Une saison en France
France, 2017
De Mahamat-Saleh Haroun
Avec : Sandrine Bonnaire, Eriq Ebouaney
Durée : 1h40
Sortie : 31/01/2018
Abbas, professeur de français, a fui la guerre en Centrafrique pour bâtir une nouvelle vie en France. En attendant d’obtenir le statut de réfugié, le quotidien d’Abbas s’organise : ses enfants sont scolarisés et il travaille sur un marché où il a rencontré Carole, sensible au courage de cet homme encore hanté par les fantômes du passé. Mais si le droit d'asile lui était refusé, qu'adviendrait-il d'Abbas et de sa famille déracinée ? Et de Carole, privée du foyer qu’elle a cru reconstruire ?
SANS LAISSER DE TRACE
C'est la première fois que le réalisateur tchadien Mahamat-Saleh Haroun (lire notre entretien), avec Une saison en France, tourne hors d'Afrique. Ses précédents films, comme les très bons Daratt ou Un homme qui crie, traitaient sur place des conséquences ou des menaces de la guerre. Cette fois-ci, comme le commente le cinéaste, Une saison en France « questionne la mémoire de l'exil qui se fabrique ici ». Mais là encore, la tension du film naît d'une menace qui la plupart du temps reste hors du cadre, insaisissable. La guerre semble à la fois lointaine et si proche dans Un homme qui crie. La vie sur place et la menace de l'expulsion dans Une saison en France se mêlent tandis que l'administration demeure invisible.
Une saison en France questionne la nature de ce que l'on voit dès le départ, avec cette image de fantôme qui reviendra pendant le film. Fantôme peut-être, ou bien souvenir. Mais le fantastique semble parfois s'inviter le temps d'une berceuse, dans ce décor de banlieue, ses grandes tours, son paysage industriel - au bord de la grande ville mais pas en son centre.

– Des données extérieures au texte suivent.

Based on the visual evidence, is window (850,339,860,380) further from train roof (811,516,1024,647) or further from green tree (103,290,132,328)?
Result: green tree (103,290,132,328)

Une saison en France parle du traumatisme qui pèse sur les personnages, et de celui qui se crée devant nos yeux. Haroun capture un sentiment d'urgence et de précarité alors que son traitement est généralement assez doux. Il y a un poignant humanisme dans ce film qui n'édulcore pas la tragédie en marche. Le dénouement, lui aussi fantomatique, fait l'amer constat du sort réservé à ceux dont on attend qu'ils ne laissent pas de trace – alors le réalisateur les fait vivre à l'écran, les incarne et leur donne un visage.